Pengambilalihan Tambak Lewat Program Mangrove, Menhut: Hoaks

Laporan: Sigit Nuryadin
Sabtu, 07 Februari 2026 | 21:19 WIB
Menhut Raja Juli Antoni menghadiri Peringati Hari Lahan Basah Sedunia 2026 di Desai Lingau, Provinsi Kalimantan Utara (Ashar/SinPo.id)
Menhut Raja Juli Antoni menghadiri Peringati Hari Lahan Basah Sedunia 2026 di Desai Lingau, Provinsi Kalimantan Utara (Ashar/SinPo.id)

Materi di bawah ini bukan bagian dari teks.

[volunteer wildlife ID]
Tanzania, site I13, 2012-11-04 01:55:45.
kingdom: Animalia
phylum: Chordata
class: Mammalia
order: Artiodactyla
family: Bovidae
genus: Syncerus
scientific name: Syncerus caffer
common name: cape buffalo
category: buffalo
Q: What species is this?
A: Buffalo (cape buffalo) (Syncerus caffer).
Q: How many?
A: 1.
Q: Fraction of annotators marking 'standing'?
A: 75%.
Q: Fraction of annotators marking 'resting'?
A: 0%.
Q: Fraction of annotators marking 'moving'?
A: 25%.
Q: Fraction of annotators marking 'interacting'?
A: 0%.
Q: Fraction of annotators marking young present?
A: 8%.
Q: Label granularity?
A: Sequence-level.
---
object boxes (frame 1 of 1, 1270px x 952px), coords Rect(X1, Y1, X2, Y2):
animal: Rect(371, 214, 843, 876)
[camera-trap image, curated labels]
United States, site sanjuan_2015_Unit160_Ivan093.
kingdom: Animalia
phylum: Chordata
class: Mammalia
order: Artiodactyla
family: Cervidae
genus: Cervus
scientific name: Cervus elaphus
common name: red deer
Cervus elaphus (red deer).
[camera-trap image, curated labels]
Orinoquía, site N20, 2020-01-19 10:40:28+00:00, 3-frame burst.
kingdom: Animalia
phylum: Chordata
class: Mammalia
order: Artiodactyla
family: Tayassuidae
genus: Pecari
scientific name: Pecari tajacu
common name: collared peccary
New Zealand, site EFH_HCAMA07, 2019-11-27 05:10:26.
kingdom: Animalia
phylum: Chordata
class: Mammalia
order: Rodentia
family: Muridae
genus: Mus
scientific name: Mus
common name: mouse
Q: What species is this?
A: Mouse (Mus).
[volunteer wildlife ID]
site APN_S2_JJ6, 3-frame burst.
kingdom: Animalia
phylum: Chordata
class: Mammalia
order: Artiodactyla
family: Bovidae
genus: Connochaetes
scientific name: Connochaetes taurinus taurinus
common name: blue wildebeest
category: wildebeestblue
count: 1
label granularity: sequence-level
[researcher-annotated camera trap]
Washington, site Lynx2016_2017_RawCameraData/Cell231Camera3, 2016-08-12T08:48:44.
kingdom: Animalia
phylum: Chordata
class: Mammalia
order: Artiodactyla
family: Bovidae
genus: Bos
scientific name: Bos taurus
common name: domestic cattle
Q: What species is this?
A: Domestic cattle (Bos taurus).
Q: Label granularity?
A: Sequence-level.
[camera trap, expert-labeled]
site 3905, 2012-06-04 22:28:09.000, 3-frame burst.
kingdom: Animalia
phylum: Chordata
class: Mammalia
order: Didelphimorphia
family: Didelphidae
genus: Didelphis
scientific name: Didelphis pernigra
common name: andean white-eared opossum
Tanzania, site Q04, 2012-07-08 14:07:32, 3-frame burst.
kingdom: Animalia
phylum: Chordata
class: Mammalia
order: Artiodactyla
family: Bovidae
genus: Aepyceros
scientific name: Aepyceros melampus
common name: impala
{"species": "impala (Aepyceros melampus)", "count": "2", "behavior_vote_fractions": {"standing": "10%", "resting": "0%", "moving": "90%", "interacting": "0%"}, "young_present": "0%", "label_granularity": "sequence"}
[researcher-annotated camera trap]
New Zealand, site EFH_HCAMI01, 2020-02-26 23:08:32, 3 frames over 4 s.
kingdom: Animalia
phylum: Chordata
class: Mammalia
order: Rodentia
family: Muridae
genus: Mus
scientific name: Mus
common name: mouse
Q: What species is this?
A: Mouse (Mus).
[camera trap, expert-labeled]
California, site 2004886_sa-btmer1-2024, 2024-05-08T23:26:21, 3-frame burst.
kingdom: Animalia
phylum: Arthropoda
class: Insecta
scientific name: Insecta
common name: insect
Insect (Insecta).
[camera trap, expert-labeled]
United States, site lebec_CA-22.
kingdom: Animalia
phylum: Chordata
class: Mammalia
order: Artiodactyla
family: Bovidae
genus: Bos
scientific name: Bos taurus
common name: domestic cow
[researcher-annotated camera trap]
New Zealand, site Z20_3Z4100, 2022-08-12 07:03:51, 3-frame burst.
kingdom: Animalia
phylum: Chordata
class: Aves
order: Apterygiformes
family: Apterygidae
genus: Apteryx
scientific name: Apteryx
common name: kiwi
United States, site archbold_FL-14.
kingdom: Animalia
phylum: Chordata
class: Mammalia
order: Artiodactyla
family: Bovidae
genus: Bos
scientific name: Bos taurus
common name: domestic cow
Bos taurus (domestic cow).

SinPo.id - Menteri Kehutanan (Menhut) Raja Juli Antoni membantah anggapan  pemerintah akan mengambil alih lahan tambak milik petani yang menanam mangrove. Dia menyebut informasi tersebut sebagai hoaks yang menyesatkan masyarakat.

“Itu adalah kebohongan, itu hoaks kalau dikatakan kelompok masyarakat diajak menanam mangrove, nanti setelah mangrovenya jadi lalu pemerintah akan mengambil lahan atau tambak petani,” kata Raja Juli dalam keterangannya di Jakarta, Sabtu, 7 Februari 2026.

Menurut dia, pemerintah justru berkepentingan memberikan kepastian hukum atas lahan yang dikelola masyarakat. Raja Juli menegaskan tidak ada agenda pengambilalihan lahan dalam program penanaman mangrove di area tambak.

Dia merujuk pengalamannya saat menjabat sebagai Wakil Menteri Agraria dan Tata Ruang/Badan Pertanahan Nasional dalam program Pendaftaran Tanah Sistematis Lengkap (PTSL). Program tersebut, kata dia, bertujuan mempercepat sertifikasi lahan milik masyarakat.

“Saya dulu mantan Wamen ATR BPN, ada program PTSL, sertifikasi massal untuk masyarakat yang memiliki lahan,” tuturnya. 

Raja Juli menyebut akan berkoordinasi dengan pemerintah daerah dan jajaran kehutanan untuk mengidentifikasi tambak-tambak yang belum bersertifikat atau masih dalam proses penerbitan sertifikat.

Dia juga menekankan sertifikat tanah menjadi instrumen penting untuk melindungi petani dari potensi konflik lahan. Tanpa kepastian hukum, Raja Juli menilai risiko justru datang dari pihak lain yang mengklaim kepemilikan lahan.

“Kalau khawatir pemerintah mengambil, yang bisa terjadi justru sebaliknya, bisa saja orang lain yang mengambil karena mereka punya sertifikat,” ujar Raja Juli. 

Selain menjamin kepastian hukum, Raja Juli menyebut penanaman mangrove di kawasan tambak sebagai praktik baik yang memberi manfaat ekologis dan ekonomi bagi petani. Menurut dia, keberadaan mangrove dapat mendukung keberlanjutan lingkungan dan produktivitas tambak.

“Dengan menanam mangrove justru produktivitas meningkat. Kalau tambak tidak ada mangrovenya, lama-kelamaan proses lingkungan hidup tidak berjalan optimal,” tandasnya.